■ Problem requirements
Copy all of the items below word for word, leaving the pictures out of your copy.

─── Provided entries ───

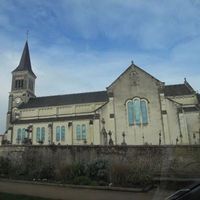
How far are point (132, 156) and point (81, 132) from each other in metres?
26.5

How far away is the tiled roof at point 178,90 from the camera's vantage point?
4618 centimetres

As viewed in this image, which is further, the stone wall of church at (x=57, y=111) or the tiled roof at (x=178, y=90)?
the stone wall of church at (x=57, y=111)

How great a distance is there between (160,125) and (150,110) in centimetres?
248

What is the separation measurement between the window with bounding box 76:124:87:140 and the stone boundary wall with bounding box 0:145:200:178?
911 inches

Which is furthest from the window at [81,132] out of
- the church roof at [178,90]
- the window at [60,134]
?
the church roof at [178,90]

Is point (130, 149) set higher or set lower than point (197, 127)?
lower

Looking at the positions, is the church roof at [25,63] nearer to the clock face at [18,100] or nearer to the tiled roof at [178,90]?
the clock face at [18,100]

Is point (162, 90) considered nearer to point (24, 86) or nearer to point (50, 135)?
point (50, 135)

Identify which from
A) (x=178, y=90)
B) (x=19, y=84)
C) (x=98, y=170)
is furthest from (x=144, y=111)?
(x=19, y=84)

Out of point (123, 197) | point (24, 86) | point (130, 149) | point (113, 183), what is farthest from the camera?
point (24, 86)

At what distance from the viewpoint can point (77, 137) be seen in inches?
1772

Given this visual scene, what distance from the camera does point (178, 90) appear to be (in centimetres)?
4775

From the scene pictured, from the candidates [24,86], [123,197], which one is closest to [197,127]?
[123,197]

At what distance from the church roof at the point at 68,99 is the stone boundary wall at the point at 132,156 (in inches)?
1292
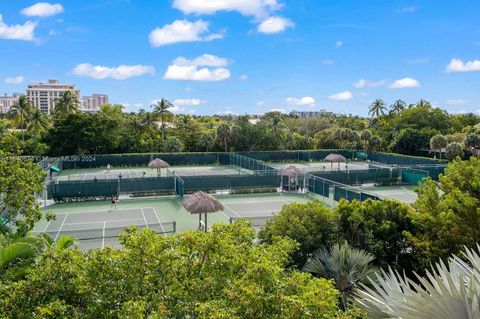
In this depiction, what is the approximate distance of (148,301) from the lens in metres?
7.05

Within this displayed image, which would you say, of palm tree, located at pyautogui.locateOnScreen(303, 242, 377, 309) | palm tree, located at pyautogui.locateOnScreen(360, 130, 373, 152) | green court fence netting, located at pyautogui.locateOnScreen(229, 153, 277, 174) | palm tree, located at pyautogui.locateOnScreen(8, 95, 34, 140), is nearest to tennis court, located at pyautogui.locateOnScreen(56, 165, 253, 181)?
green court fence netting, located at pyautogui.locateOnScreen(229, 153, 277, 174)

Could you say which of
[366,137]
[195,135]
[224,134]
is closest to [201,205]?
[224,134]

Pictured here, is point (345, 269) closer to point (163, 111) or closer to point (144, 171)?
point (144, 171)

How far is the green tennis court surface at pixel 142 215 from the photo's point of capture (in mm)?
23391

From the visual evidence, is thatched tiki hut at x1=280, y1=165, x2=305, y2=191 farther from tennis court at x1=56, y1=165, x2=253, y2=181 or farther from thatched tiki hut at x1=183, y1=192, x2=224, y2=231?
thatched tiki hut at x1=183, y1=192, x2=224, y2=231

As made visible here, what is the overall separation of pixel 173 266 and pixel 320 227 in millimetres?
8670

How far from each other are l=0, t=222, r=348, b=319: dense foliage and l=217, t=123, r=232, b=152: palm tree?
54061mm

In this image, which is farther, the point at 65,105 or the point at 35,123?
the point at 65,105

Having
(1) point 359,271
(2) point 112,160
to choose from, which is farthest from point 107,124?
(1) point 359,271

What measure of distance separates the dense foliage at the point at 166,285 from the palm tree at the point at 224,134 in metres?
54.1

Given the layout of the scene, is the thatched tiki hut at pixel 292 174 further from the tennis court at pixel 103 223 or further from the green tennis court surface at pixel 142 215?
the tennis court at pixel 103 223

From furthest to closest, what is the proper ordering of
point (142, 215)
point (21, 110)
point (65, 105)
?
point (65, 105)
point (21, 110)
point (142, 215)

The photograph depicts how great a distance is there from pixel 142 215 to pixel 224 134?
34.3 metres

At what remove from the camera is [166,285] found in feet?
23.8
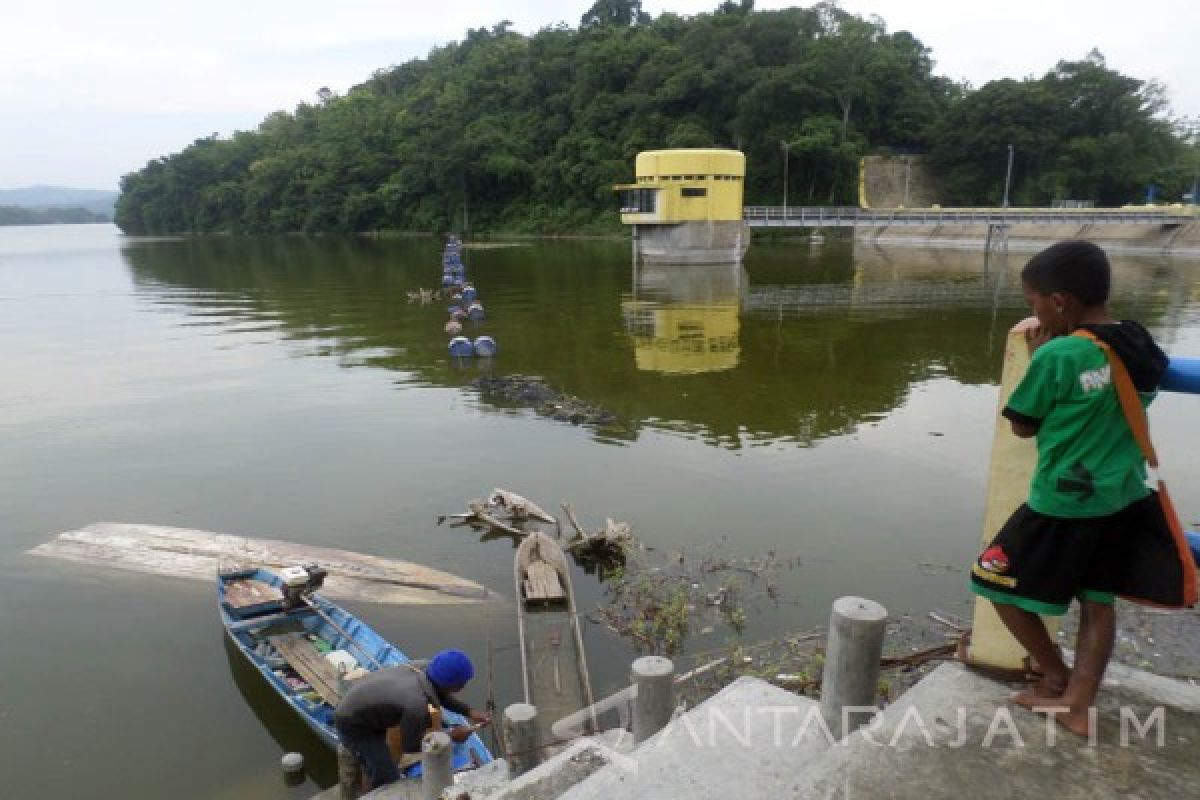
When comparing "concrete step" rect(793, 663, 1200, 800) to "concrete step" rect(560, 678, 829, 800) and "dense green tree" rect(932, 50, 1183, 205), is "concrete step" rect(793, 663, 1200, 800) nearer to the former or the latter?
"concrete step" rect(560, 678, 829, 800)

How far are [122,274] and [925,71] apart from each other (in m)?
85.3

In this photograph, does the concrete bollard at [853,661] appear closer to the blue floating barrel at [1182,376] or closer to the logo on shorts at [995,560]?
the logo on shorts at [995,560]

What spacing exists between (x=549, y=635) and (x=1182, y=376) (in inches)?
283

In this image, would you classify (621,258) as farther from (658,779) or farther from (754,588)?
(658,779)

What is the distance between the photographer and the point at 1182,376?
3.19m

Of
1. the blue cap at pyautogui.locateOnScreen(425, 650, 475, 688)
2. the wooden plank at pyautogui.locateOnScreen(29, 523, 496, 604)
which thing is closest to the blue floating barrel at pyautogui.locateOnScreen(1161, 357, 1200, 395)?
the blue cap at pyautogui.locateOnScreen(425, 650, 475, 688)

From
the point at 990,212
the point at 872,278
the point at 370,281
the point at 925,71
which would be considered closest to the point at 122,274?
the point at 370,281

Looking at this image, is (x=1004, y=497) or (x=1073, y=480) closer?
(x=1073, y=480)

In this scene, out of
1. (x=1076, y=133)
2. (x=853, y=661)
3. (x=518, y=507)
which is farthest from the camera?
(x=1076, y=133)

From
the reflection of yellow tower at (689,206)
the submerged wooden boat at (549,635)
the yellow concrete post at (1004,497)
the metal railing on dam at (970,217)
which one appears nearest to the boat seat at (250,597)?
the submerged wooden boat at (549,635)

───

■ Written solution
How far are point (132, 156) and point (81, 132) from each other in metres?
26.5

How far away is the tiled roof at point 178,90 from the camera's vantage point?
4618 centimetres

As viewed in this image, which is further, the stone wall of church at (x=57, y=111) or the tiled roof at (x=178, y=90)?
the stone wall of church at (x=57, y=111)

How great a distance is there between (160,125) and (150,110) in centimetres?
248

What is the separation measurement between the window with bounding box 76:124:87:140 and the stone boundary wall with bounding box 0:145:200:178?
911 inches

Which is furthest from the window at [81,132] out of
- the church roof at [178,90]
- the window at [60,134]
?
the church roof at [178,90]

Is point (130, 149) set higher or set lower than point (197, 127)?
lower

Looking at the positions, is the church roof at [25,63] nearer to the clock face at [18,100] or nearer to the tiled roof at [178,90]?
the clock face at [18,100]

Is point (162, 90) considered nearer to point (24, 86) or nearer to point (50, 135)?
point (50, 135)

Identify which from
A) (x=178, y=90)
B) (x=19, y=84)
C) (x=98, y=170)
is furthest from (x=144, y=111)?
(x=19, y=84)

Out of point (123, 197) | point (24, 86) | point (130, 149) | point (113, 183), what is farthest from the camera?
point (24, 86)

At what distance from the viewpoint can point (77, 137) be seen in inches?
1772

Given this visual scene, what distance from the camera does point (178, 90) appear to be (in centimetres)?
4775

From the scene pictured, from the candidates [24,86], [123,197], which one is closest to [197,127]?
[123,197]

At what distance from the church roof at the point at 68,99 is the stone boundary wall at the point at 132,156 (in inches)?
1292
In this depiction, what is the approximate distance of (148,301) from the lens in metres?
7.05

Within this displayed image, which would you say, of palm tree, located at pyautogui.locateOnScreen(303, 242, 377, 309) | palm tree, located at pyautogui.locateOnScreen(360, 130, 373, 152) | green court fence netting, located at pyautogui.locateOnScreen(229, 153, 277, 174) | palm tree, located at pyautogui.locateOnScreen(8, 95, 34, 140), is nearest to tennis court, located at pyautogui.locateOnScreen(56, 165, 253, 181)?
green court fence netting, located at pyautogui.locateOnScreen(229, 153, 277, 174)

Could you say which of
[366,137]
[195,135]
[224,134]
is closest to [201,205]?
[224,134]

Pictured here, is point (345, 269) closer to point (163, 111) or closer to point (144, 171)?
point (144, 171)

How far is the green tennis court surface at pixel 142 215 from the photo's point of capture (in mm)?
23391

From the visual evidence, is thatched tiki hut at x1=280, y1=165, x2=305, y2=191 farther from tennis court at x1=56, y1=165, x2=253, y2=181 or farther from thatched tiki hut at x1=183, y1=192, x2=224, y2=231?
thatched tiki hut at x1=183, y1=192, x2=224, y2=231

As made visible here, what is the overall separation of pixel 173 266 and pixel 320 227 in millimetres?
8670

How far from each other are l=0, t=222, r=348, b=319: dense foliage and l=217, t=123, r=232, b=152: palm tree?
54061mm

In this image, which is farther, the point at 65,105 or the point at 35,123?
the point at 65,105

Having
(1) point 359,271
(2) point 112,160
to choose from, which is farthest from point 107,124?
(1) point 359,271

What measure of distance separates the dense foliage at the point at 166,285 from the palm tree at the point at 224,134 in metres?
54.1

Given the layout of the scene, is the thatched tiki hut at pixel 292 174 further from the tennis court at pixel 103 223 or further from the green tennis court surface at pixel 142 215?
the tennis court at pixel 103 223

From furthest to closest, what is the proper ordering of
point (142, 215)
point (21, 110)
point (65, 105)
?
point (65, 105)
point (21, 110)
point (142, 215)

The photograph depicts how great a distance is there from pixel 142 215 to pixel 224 134?
34.3 metres

At what remove from the camera is [166,285] found in feet?
23.8
When comparing "concrete step" rect(793, 663, 1200, 800) to "concrete step" rect(560, 678, 829, 800) and "dense green tree" rect(932, 50, 1183, 205), is "concrete step" rect(793, 663, 1200, 800) nearer to the former or the latter?
"concrete step" rect(560, 678, 829, 800)

How far are [122,274] and [925,71] apart from each other (in m)?
85.3

In this photograph, does the concrete bollard at [853,661] appear closer to the blue floating barrel at [1182,376] or closer to the logo on shorts at [995,560]?
the logo on shorts at [995,560]

What spacing exists between (x=549, y=635) and (x=1182, y=376) (in inches)?
283

In this image, would you classify (621,258) as farther from (658,779) or farther from (754,588)?
(658,779)

What is the distance between the photographer and the point at 1182,376?
3.19m

Of
1. the blue cap at pyautogui.locateOnScreen(425, 650, 475, 688)
2. the wooden plank at pyautogui.locateOnScreen(29, 523, 496, 604)
which thing is closest to the blue floating barrel at pyautogui.locateOnScreen(1161, 357, 1200, 395)?
the blue cap at pyautogui.locateOnScreen(425, 650, 475, 688)

From
the point at 990,212
the point at 872,278
the point at 370,281
the point at 925,71
which would be considered closest to the point at 122,274?
the point at 370,281

Looking at this image, is (x=1004, y=497) or (x=1073, y=480) closer?
(x=1073, y=480)

In this scene, out of
1. (x=1076, y=133)
2. (x=853, y=661)
3. (x=518, y=507)
which is farthest from the camera?
(x=1076, y=133)

From
the reflection of yellow tower at (689,206)
the submerged wooden boat at (549,635)
the yellow concrete post at (1004,497)
the metal railing on dam at (970,217)
which one appears nearest to the boat seat at (250,597)?
the submerged wooden boat at (549,635)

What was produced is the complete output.